Extracted records:
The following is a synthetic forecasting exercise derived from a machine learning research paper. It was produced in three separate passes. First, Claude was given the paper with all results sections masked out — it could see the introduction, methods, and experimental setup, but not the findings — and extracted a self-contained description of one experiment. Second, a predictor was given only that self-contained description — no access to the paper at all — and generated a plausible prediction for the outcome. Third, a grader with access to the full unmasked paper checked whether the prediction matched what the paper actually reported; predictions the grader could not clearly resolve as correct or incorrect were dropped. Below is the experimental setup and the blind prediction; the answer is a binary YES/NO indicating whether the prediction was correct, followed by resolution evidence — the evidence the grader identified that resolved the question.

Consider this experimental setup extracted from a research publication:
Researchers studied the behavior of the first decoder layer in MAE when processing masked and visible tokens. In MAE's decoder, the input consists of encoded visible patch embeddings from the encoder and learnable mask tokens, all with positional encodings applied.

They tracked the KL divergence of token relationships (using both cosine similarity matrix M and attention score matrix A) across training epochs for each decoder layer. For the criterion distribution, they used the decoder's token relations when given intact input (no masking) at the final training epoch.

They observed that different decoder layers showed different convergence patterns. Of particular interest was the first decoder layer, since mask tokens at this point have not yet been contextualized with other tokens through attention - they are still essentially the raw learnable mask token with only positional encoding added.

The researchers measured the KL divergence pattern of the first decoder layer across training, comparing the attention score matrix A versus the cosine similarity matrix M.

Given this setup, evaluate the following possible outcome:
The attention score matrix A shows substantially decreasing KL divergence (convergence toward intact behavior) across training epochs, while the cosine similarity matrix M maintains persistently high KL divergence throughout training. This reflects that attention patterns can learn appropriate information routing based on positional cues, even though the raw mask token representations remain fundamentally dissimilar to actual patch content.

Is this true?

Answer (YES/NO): NO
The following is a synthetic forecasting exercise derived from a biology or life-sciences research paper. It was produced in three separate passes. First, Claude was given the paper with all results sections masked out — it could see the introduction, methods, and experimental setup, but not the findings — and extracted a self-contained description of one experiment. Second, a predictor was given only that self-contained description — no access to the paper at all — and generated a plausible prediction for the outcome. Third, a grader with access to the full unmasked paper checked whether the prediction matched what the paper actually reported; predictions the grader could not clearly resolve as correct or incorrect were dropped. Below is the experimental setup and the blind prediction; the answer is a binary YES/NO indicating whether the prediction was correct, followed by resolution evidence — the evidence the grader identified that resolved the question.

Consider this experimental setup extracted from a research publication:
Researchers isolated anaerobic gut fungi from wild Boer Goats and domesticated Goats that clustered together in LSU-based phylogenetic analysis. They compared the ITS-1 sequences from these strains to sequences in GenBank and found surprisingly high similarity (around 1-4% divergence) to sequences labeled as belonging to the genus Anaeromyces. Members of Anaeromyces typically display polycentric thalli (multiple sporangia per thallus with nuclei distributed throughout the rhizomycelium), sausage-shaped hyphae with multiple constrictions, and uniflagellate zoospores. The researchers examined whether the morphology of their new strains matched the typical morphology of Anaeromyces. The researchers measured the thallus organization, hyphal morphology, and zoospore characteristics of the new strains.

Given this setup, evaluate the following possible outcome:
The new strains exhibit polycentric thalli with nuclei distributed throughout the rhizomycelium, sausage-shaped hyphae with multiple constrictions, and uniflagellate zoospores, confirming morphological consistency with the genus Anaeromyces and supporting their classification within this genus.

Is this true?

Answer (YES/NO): NO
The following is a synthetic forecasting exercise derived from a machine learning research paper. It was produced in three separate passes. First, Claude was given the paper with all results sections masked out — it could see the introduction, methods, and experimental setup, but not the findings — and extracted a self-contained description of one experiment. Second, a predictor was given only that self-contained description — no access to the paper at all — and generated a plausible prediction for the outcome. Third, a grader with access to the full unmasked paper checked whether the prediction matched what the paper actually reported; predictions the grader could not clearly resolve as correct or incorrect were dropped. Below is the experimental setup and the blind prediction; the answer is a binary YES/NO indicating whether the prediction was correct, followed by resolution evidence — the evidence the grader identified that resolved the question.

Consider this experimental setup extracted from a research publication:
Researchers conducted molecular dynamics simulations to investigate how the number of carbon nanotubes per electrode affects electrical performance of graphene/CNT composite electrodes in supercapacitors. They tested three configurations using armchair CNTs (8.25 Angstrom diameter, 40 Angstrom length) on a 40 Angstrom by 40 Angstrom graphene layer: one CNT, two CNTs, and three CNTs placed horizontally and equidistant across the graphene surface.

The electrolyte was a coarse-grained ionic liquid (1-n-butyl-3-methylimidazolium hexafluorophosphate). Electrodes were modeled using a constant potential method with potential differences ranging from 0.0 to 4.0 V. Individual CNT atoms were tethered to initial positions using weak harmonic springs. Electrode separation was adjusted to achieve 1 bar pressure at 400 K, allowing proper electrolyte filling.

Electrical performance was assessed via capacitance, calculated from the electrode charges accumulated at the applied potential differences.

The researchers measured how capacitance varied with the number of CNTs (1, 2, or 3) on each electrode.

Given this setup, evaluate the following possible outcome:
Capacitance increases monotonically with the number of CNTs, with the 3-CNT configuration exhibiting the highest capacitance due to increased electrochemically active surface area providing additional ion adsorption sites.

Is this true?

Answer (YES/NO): NO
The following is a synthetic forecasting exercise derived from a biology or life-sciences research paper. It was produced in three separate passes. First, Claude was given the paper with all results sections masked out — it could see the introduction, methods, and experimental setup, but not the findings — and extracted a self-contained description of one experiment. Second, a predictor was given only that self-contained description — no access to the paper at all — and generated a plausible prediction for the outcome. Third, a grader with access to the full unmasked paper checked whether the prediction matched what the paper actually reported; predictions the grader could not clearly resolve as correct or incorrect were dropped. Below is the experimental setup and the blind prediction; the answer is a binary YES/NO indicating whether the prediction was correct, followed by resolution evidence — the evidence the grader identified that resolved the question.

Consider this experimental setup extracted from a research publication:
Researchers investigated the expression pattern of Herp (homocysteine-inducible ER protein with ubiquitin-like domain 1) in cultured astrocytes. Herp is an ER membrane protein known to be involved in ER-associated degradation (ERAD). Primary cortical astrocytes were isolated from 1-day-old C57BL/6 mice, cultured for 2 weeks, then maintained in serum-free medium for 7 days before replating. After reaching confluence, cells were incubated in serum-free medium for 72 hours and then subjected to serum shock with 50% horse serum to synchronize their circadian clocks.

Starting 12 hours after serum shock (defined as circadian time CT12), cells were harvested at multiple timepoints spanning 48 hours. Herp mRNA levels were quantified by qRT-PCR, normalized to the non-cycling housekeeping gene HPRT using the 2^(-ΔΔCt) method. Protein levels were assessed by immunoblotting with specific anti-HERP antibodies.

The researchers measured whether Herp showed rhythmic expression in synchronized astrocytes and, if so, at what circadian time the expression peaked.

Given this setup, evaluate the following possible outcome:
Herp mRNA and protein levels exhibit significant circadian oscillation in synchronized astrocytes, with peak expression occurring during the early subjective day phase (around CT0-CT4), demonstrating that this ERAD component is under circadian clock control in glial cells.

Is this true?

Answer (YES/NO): NO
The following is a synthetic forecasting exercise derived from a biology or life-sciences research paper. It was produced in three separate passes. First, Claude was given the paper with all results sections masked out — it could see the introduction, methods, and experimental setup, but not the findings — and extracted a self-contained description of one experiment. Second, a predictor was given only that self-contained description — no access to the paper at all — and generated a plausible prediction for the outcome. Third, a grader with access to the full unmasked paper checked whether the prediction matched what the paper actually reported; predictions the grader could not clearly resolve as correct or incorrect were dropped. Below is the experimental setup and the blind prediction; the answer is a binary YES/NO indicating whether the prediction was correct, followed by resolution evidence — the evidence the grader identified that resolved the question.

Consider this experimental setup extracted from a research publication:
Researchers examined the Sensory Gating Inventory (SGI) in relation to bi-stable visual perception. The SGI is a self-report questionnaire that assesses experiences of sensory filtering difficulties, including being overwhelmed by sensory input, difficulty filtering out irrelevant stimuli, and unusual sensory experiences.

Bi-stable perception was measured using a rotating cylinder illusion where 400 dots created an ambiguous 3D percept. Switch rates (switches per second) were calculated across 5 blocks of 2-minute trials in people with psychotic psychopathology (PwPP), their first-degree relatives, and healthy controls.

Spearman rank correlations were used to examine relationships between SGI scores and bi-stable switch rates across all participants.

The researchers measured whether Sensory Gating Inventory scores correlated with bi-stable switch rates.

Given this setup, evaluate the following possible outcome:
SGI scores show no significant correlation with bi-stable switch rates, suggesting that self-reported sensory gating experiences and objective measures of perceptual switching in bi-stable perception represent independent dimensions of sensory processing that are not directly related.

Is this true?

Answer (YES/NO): YES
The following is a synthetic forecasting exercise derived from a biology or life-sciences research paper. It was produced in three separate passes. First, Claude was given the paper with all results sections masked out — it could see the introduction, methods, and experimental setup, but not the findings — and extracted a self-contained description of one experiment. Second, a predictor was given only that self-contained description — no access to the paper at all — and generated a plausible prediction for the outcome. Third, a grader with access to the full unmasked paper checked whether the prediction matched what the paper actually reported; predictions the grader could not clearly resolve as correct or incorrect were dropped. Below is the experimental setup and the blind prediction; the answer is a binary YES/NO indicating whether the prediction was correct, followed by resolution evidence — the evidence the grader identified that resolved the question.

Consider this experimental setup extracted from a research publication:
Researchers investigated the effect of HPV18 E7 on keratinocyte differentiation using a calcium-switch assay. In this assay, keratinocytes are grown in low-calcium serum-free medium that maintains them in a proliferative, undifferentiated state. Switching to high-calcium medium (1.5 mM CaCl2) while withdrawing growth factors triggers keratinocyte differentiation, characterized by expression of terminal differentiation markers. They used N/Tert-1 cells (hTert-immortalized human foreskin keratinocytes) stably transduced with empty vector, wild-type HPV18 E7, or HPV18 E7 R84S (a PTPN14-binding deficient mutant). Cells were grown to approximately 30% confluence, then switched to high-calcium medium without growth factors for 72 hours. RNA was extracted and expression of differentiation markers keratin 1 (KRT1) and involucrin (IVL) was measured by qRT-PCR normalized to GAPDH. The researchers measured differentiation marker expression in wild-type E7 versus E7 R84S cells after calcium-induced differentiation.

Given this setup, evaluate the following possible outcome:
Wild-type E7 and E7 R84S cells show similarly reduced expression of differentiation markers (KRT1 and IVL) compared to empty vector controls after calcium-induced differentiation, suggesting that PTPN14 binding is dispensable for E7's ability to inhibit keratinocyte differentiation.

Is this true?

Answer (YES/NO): NO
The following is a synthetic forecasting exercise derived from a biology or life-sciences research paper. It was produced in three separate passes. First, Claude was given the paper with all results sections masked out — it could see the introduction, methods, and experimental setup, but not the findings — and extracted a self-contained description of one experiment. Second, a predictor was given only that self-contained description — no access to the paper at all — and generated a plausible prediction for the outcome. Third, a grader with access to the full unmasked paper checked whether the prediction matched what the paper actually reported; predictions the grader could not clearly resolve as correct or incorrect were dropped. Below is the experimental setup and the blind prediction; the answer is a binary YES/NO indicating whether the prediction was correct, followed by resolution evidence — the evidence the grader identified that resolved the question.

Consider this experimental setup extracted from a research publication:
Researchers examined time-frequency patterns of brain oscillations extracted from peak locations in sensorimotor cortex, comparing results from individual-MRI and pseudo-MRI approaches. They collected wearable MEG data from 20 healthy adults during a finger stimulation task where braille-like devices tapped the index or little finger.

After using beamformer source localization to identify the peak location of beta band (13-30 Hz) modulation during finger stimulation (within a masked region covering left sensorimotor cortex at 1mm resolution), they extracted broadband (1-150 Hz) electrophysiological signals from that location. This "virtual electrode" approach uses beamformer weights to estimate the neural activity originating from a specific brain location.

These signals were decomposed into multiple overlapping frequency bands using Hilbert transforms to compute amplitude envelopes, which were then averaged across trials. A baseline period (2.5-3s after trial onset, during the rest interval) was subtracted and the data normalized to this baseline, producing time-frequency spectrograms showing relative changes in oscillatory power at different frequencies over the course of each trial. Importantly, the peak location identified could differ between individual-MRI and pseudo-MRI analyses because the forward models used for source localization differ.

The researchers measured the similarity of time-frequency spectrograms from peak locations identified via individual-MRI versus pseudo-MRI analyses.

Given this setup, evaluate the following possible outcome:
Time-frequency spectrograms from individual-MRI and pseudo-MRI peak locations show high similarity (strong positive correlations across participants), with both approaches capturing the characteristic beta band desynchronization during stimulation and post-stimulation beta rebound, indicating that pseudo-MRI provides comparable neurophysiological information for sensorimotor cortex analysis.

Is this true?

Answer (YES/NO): YES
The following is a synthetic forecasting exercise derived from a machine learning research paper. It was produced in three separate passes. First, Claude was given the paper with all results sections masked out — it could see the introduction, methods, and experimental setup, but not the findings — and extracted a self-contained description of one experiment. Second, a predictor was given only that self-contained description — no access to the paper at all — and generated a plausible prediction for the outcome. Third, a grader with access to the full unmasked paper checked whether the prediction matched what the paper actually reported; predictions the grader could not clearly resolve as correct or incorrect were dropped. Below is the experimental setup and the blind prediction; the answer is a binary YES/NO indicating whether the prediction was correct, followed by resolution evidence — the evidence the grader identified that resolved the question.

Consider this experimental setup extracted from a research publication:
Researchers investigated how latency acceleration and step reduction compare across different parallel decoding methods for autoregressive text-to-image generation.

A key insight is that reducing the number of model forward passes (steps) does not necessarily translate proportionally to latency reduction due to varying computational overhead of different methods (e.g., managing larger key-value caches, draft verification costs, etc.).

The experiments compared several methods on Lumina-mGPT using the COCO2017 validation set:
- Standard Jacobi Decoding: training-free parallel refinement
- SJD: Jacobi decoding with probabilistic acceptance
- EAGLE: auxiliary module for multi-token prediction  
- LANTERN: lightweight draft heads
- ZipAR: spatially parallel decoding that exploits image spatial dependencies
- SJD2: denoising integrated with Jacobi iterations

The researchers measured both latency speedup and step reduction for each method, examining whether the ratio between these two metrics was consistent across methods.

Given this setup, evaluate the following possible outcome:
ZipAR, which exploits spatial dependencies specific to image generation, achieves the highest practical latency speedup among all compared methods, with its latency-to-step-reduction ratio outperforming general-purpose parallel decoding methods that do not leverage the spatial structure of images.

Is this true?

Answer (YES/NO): NO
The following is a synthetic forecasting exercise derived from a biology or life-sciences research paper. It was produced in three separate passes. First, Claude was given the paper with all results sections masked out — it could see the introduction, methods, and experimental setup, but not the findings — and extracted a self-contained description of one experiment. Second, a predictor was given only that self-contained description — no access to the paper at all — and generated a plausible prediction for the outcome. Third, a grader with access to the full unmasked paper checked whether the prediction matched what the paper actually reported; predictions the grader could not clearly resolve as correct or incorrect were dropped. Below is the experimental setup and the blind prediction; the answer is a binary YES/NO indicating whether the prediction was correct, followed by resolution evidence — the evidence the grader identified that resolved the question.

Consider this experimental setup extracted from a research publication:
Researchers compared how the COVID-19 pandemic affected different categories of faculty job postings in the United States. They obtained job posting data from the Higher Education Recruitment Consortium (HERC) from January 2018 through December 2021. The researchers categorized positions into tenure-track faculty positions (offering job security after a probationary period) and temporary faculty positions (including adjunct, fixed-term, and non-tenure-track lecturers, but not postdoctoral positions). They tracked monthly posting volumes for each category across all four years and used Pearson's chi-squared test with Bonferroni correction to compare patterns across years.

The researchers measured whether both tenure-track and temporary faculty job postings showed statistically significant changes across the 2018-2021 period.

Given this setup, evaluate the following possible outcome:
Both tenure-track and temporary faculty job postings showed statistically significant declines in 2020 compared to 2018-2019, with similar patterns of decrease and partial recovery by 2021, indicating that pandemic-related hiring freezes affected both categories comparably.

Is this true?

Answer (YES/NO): NO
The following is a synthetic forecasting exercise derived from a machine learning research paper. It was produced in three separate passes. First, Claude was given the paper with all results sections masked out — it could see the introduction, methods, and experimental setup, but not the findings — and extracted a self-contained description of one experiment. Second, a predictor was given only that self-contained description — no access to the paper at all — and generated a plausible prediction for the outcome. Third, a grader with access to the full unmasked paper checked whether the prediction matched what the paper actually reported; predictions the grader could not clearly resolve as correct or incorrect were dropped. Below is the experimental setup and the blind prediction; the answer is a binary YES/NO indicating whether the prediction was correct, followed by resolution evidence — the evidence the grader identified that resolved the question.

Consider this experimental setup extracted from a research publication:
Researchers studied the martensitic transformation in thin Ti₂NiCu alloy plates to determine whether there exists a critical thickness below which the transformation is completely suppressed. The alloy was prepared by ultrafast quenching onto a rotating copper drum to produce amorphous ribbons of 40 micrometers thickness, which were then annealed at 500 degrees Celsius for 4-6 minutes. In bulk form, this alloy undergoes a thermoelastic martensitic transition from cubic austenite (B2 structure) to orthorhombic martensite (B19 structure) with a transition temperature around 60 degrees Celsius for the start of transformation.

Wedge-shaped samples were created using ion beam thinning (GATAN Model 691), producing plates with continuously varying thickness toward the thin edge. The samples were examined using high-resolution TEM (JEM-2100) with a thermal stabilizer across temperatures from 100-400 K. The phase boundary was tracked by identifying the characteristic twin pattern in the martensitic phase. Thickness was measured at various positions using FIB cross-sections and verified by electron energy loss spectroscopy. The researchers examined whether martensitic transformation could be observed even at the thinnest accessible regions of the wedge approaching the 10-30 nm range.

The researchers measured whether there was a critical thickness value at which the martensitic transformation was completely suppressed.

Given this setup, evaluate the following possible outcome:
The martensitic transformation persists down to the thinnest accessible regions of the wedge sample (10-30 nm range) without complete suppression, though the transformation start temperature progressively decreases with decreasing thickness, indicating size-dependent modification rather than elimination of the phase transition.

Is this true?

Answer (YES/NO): NO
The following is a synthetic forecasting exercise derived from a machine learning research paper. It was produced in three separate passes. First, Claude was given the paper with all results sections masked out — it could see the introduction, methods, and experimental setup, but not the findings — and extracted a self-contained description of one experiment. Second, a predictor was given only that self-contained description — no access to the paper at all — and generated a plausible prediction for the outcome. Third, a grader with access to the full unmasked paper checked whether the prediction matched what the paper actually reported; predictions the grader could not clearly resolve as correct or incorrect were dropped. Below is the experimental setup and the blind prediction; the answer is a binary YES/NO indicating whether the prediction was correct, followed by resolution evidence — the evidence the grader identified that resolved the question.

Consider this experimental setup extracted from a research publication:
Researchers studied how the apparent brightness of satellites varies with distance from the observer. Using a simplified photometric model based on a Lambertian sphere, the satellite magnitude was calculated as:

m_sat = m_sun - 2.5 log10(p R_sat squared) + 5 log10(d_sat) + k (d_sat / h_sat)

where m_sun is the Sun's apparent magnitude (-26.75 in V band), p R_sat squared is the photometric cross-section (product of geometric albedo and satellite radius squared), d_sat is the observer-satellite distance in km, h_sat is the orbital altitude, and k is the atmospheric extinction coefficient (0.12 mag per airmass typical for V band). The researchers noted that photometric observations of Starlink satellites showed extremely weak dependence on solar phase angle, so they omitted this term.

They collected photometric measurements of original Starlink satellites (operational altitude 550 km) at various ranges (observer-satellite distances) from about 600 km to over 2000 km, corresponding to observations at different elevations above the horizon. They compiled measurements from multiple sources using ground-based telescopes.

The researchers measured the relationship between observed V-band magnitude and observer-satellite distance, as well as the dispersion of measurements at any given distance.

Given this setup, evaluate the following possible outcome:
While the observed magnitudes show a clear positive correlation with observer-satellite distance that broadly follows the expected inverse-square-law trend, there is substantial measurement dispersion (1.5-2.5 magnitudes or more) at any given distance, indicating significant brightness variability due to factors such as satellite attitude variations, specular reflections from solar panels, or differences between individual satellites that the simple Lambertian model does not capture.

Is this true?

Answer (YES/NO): NO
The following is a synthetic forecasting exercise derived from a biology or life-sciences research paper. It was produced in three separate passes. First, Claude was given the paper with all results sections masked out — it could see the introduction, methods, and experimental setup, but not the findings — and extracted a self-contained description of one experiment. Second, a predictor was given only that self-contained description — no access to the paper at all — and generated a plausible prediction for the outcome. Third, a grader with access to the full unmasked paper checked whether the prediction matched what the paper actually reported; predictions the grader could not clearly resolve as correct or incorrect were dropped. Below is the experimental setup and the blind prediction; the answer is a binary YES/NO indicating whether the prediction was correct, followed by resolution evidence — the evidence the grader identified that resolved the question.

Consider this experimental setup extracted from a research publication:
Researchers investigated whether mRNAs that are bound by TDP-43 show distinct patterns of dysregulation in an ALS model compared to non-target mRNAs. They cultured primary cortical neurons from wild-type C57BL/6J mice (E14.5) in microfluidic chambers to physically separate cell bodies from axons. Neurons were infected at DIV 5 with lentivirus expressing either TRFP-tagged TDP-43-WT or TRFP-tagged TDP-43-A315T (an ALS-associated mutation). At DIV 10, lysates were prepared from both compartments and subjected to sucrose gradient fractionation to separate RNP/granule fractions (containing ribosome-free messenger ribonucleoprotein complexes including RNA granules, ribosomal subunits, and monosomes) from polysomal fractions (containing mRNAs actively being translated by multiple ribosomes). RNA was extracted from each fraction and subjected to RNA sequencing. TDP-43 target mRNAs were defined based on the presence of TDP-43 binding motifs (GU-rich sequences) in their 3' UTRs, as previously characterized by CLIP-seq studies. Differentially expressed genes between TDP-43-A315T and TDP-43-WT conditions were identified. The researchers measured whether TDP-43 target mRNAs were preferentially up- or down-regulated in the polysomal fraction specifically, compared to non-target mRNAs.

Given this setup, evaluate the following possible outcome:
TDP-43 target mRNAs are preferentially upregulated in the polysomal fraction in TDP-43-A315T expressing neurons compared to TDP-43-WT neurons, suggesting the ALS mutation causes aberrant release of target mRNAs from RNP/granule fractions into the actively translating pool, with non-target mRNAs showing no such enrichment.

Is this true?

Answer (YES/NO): NO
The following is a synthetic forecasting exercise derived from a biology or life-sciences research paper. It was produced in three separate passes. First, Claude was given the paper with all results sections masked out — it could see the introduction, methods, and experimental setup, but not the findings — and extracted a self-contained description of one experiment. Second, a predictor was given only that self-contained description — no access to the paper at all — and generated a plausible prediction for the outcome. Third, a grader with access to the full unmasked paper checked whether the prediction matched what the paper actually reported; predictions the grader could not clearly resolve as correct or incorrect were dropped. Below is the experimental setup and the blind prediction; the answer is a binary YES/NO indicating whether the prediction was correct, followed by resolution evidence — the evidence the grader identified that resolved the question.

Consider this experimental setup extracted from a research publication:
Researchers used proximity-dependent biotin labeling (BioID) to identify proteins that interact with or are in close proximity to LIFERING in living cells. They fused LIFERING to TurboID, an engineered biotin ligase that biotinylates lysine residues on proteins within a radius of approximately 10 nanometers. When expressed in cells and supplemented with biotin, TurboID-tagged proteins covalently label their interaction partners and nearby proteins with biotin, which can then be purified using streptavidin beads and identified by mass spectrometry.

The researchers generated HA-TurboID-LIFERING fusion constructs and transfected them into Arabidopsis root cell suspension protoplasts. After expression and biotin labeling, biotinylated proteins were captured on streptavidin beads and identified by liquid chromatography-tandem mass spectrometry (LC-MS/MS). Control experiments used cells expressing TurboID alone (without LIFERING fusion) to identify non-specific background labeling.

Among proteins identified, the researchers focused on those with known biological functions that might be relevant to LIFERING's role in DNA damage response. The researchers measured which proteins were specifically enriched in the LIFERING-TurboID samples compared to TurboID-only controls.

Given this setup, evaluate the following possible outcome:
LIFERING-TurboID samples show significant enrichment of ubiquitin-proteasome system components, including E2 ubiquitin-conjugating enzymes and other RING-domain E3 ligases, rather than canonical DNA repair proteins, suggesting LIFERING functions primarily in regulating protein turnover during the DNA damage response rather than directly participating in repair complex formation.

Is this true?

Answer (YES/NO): NO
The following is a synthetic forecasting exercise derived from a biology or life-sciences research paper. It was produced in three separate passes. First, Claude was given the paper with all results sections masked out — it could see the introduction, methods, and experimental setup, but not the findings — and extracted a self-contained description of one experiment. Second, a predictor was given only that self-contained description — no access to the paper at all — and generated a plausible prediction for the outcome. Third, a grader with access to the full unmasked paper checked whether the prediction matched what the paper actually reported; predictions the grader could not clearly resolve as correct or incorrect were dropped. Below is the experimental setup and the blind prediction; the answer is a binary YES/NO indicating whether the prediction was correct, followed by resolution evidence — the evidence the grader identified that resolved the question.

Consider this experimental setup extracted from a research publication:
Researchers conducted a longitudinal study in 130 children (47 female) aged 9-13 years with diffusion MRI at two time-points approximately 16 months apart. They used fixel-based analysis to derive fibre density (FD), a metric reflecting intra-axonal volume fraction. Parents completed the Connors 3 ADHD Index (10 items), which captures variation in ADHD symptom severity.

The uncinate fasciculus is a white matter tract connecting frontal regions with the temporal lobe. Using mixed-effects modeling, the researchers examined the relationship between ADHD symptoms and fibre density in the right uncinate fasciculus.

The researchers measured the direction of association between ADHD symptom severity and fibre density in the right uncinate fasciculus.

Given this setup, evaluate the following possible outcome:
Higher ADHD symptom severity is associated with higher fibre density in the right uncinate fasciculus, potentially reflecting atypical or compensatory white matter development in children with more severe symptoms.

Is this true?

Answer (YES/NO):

Task brief:
Extract every line containing the string "mutation" from the data above.

Task answer:
Researchers investigated whether mRNAs that are bound by TDP-43 show distinct patterns of dysregulation in an ALS model compared to non-target mRNAs. They cultured primary cortical neurons from wild-type C57BL/6J mice (E14.5) in microfluidic chambers to physically separate cell bodies from axons. Neurons were infected at DIV 5 with lentivirus expressing either TRFP-tagged TDP-43-WT or TRFP-tagged TDP-43-A315T (an ALS-associated mutation). At DIV 10, lysates were prepared from both compartments and subjected to sucrose gradient fractionation to separate RNP/granule fractions (containing ribosome-free messenger ribonucleoprotein complexes including RNA granules, ribosomal subunits, and monosomes) from polysomal fractions (containing mRNAs actively being translated by multiple ribosomes). RNA was extracted from each fraction and subjected to RNA sequencing. TDP-43 target mRNAs were defined based on the presence of TDP-43 binding motifs (GU-rich sequences) in their 3' UTRs, as previously characterized by CLIP-seq studies. Differentially expressed genes between TDP-43-A315T and TDP-43-WT conditions were identified. The researchers measured whether TDP-43 target mRNAs were preferentially up- or down-regulated in the polysomal fraction specifically, compared to non-target mRNAs.
TDP-43 target mRNAs are preferentially upregulated in the polysomal fraction in TDP-43-A315T expressing neurons compared to TDP-43-WT neurons, suggesting the ALS mutation causes aberrant release of target mRNAs from RNP/granule fractions into the actively translating pool, with non-target mRNAs showing no such enrichment.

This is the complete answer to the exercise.